#星詠みの詩
【この世界の真相:監督官秘匿HO】
「美しく儚きこの世界は、星の力で成り立っている」
しかし、彼らはまだ知らない。そんな綺麗事ばかりでできた世界ではないことを。
きっかけは300年前、射手座の星詠みが口論の末に蠍座の星詠みを殺害してしまったことだった。
ペアとなっている星詠み以外の星詠みと任務に当たったことによる規律違反とみなされ、星詠みとしての加護が得られない状況にあったのだろうと、ある監督官は判断した。
その後世界の均衡が少しずつ崩れ始め、星の子たちは代わりとなる星詠みを探した。しかし、新しい星詠みを見つけるも、一度神の心に逆らった星詠みたちには神の裁きが下ることとなる。
――彼らなど所詮、愚かなニンゲンじゃないか。
以降、星詠みたちは各々の代償を抱え、過去の星詠みの罪を背負い神として生きている。その代償の多くは進行性のもので中には命に関わるものもあるのだが、星詠みたちはそれを知らない。
――自分達が永遠の命を持つ選ばれたものだと、信じきったまま。
私たちは知っている。彼らには、滅びゆく運命があることを。
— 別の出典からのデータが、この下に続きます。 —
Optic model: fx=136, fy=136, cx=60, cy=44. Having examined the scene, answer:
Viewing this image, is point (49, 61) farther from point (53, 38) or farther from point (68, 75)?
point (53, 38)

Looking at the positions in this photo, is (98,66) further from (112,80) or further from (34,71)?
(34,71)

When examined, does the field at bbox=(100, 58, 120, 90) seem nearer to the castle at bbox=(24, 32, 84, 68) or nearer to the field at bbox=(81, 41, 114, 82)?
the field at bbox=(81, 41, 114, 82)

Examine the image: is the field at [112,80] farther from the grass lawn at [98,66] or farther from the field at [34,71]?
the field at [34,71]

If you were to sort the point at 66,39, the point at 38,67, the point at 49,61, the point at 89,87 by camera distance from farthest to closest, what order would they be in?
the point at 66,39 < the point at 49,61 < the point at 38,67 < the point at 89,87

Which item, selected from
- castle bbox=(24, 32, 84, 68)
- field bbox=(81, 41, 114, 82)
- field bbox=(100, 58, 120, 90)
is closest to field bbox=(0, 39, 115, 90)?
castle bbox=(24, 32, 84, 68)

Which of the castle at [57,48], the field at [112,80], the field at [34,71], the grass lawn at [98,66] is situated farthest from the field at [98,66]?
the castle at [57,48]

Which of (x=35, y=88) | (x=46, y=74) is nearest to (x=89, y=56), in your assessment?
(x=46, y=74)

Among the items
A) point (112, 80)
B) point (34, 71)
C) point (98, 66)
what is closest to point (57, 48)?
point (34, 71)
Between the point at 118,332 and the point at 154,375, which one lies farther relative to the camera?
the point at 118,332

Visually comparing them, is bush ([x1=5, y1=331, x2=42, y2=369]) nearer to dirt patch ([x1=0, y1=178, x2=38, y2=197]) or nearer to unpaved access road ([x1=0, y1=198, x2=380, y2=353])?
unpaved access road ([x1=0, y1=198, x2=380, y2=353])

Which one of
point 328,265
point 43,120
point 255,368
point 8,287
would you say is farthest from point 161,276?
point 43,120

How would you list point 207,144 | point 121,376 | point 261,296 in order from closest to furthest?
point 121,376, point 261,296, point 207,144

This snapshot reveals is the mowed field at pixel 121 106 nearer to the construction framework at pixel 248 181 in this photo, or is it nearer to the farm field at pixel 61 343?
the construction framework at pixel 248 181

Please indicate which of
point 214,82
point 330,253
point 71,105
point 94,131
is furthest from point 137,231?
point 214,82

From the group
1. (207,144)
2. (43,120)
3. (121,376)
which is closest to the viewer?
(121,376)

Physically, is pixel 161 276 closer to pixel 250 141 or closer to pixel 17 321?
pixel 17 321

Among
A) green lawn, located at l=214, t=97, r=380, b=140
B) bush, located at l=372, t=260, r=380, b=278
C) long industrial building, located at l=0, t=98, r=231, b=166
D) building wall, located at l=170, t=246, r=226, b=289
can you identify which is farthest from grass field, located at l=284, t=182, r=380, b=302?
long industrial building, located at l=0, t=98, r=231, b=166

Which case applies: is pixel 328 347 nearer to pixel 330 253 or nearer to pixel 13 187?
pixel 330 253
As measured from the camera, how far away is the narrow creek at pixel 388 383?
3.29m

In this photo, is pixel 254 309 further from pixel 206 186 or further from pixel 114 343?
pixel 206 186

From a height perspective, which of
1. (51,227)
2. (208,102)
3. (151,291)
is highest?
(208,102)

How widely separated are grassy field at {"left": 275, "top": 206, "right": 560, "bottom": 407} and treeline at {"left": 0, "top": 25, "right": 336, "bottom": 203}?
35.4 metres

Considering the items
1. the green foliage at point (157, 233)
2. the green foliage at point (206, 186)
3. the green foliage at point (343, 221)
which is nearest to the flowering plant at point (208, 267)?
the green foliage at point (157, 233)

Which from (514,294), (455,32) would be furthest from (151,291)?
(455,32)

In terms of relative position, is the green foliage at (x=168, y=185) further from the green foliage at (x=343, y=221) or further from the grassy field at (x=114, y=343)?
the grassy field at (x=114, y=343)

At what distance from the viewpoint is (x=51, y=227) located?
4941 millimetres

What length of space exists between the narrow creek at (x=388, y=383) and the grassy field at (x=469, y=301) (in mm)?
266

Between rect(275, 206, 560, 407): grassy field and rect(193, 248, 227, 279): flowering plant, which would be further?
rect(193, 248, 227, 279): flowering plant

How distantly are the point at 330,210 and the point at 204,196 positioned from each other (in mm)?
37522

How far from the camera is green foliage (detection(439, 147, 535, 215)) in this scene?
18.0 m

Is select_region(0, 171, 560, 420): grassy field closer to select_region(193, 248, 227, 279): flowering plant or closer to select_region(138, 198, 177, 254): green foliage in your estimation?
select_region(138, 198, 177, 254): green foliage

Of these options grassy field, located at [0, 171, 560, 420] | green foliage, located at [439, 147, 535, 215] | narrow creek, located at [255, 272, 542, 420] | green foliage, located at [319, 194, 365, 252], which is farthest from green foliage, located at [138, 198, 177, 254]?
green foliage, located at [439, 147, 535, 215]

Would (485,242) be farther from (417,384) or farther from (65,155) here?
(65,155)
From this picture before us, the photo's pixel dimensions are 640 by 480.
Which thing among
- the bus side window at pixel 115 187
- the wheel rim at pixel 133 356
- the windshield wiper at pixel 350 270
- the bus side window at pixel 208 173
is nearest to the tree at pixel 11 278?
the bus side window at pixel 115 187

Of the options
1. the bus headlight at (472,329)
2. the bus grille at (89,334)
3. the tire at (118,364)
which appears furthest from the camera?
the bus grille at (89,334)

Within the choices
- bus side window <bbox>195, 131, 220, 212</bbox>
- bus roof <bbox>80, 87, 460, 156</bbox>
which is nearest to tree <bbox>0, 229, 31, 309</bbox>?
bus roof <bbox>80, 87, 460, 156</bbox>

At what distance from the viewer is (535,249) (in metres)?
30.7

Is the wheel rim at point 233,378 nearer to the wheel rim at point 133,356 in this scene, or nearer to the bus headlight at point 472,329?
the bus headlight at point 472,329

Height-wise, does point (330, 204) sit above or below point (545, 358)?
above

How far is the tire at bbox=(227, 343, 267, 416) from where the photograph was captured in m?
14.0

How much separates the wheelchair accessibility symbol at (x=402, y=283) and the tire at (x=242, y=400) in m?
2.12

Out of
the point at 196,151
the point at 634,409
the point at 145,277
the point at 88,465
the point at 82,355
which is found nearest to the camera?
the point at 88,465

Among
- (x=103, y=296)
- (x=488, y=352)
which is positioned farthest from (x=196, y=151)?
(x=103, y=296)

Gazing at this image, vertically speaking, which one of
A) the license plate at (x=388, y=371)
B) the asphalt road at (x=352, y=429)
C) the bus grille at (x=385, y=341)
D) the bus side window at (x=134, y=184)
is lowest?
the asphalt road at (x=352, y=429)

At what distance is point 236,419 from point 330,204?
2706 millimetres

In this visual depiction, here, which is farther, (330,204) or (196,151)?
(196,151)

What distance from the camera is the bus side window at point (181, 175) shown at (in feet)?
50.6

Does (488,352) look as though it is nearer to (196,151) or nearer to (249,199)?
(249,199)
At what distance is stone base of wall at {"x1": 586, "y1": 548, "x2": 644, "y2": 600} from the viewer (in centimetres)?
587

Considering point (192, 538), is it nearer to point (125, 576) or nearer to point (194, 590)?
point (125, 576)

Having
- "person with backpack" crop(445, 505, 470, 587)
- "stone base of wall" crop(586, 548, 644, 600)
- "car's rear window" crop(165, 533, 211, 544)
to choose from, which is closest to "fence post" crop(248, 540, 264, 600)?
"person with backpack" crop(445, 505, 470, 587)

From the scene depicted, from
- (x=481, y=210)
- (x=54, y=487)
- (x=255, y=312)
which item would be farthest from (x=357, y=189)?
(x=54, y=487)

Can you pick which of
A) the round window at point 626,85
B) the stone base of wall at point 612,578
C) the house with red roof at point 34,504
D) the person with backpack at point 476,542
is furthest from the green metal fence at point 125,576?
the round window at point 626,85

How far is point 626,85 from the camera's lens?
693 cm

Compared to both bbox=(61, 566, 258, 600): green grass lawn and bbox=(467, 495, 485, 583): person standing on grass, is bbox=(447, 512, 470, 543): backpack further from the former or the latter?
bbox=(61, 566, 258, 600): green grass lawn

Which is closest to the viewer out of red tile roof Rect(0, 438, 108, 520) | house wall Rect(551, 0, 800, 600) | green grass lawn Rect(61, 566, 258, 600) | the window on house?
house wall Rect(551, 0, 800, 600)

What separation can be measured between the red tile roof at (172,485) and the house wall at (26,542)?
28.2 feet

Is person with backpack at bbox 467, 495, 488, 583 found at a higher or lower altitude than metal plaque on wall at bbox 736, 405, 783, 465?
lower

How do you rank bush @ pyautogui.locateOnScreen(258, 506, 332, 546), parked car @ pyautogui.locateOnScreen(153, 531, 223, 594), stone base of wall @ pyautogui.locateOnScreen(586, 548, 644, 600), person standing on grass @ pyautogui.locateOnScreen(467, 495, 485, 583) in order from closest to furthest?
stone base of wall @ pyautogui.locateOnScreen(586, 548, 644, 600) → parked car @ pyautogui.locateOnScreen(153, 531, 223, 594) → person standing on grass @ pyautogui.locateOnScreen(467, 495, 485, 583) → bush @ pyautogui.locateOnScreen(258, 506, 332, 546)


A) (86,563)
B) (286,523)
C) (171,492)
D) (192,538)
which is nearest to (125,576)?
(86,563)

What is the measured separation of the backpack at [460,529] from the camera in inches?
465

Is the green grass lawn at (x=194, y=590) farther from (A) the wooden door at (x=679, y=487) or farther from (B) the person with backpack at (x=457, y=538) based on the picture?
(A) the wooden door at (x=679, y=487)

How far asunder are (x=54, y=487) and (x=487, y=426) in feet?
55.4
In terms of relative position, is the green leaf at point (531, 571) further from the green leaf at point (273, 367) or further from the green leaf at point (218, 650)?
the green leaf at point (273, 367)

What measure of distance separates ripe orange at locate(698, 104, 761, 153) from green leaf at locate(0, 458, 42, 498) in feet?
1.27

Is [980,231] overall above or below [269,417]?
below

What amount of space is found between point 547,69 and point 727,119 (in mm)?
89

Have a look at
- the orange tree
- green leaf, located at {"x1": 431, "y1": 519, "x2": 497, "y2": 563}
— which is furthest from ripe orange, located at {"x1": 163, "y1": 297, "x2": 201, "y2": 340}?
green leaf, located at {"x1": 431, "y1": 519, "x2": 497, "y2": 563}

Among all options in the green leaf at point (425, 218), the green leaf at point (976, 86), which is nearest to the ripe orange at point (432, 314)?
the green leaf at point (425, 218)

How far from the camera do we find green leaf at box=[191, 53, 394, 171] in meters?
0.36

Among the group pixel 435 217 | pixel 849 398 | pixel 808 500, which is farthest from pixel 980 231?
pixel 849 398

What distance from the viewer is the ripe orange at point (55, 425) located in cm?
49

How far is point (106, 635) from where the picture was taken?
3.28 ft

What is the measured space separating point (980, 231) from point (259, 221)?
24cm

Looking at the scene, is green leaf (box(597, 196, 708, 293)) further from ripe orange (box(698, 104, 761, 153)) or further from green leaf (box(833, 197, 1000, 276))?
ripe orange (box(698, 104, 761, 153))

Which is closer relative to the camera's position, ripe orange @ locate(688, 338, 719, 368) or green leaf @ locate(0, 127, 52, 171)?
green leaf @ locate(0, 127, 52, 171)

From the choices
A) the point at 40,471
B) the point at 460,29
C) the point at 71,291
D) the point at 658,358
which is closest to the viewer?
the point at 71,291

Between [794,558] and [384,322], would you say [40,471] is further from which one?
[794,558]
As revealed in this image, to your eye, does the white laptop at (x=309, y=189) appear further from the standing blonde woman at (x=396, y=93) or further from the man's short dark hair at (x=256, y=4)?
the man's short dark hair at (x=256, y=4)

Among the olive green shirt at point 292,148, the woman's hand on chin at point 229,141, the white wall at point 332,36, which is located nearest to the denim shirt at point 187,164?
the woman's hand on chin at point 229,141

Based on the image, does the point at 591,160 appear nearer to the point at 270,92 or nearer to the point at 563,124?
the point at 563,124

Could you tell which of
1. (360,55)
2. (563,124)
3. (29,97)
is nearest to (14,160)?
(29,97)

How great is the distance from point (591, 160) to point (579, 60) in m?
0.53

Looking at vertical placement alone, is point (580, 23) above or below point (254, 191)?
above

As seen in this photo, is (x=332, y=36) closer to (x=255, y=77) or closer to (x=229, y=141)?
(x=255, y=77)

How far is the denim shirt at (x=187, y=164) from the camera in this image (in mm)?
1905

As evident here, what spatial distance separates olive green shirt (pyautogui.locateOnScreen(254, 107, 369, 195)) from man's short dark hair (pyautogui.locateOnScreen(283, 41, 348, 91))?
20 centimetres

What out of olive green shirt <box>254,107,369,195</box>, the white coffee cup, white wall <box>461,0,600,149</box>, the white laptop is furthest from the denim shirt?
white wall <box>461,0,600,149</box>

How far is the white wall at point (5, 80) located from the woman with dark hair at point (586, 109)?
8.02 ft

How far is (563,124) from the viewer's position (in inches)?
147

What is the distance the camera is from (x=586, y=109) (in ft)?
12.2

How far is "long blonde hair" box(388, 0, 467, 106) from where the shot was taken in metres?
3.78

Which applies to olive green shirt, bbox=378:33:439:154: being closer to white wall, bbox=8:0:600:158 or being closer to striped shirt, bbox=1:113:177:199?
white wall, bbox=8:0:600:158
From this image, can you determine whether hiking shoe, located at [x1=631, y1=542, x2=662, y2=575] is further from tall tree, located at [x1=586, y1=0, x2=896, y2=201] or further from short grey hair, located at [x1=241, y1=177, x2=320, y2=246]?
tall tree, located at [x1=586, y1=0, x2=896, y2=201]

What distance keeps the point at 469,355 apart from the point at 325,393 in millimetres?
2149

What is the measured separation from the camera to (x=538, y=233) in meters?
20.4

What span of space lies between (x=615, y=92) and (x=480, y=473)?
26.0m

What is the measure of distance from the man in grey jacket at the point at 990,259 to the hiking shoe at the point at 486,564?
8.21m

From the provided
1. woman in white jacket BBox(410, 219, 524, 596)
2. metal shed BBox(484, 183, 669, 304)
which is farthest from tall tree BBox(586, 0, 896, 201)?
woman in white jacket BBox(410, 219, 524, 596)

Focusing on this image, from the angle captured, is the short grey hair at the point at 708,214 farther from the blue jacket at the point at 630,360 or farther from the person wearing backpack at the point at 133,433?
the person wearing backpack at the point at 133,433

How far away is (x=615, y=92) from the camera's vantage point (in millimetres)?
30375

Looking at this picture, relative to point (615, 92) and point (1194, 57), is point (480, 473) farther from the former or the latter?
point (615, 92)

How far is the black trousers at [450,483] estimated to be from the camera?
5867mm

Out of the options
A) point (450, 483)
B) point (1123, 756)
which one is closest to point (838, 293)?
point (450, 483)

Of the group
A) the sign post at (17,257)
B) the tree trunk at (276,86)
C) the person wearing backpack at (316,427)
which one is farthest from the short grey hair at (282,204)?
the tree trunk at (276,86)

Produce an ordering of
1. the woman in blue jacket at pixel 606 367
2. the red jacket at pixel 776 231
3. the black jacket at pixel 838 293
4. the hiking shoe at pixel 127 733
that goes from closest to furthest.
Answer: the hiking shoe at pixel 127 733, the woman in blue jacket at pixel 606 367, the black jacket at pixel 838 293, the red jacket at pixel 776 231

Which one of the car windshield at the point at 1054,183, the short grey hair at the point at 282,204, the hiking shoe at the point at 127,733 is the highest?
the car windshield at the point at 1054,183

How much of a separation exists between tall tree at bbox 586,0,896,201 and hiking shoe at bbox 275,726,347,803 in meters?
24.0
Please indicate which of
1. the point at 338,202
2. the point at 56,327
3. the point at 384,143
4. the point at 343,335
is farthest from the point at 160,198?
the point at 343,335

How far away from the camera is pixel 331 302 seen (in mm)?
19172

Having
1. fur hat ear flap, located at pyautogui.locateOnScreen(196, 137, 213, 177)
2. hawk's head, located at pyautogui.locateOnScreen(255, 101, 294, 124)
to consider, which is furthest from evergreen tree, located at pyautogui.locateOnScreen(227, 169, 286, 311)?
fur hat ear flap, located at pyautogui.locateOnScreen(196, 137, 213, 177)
そしてこの世界の崩壊は、彼らの代償が作用していることも。
しかし、代償の存在を彼らに明かせば、彼らは世界を維持するための力を放棄しかねない。
――この事は、この事だけは必ず、彼らにばれないようにしなくてはならない。
【以前の星詠みについて】
星詠みは、星の子が見初めた人間に力を与えることで、その加護を得られる。それを我々は「星の子の契り」と呼んでいる。
「星詠みは星の子の契りを解くことで解放される」
この言い伝えを星詠みに告げた監督官がいた。星の子の契りを解くということはすなわち、星の子の力を奪い、彼らを人間に戻すということ。何百年もの時を生きた彼らには、あまりにも残酷な選択でもあった。
――それに気づくのが、遅すぎたのだ。
彼らを救済する方法は2つ。星の子の契りを解いて、彼らを人間に戻し、神という存在から解放すること。
そしてもう一つは、彼らが天命を全うするまで代償を抱え続けること。
いつか、選択せねばならぬ時が来るだろう。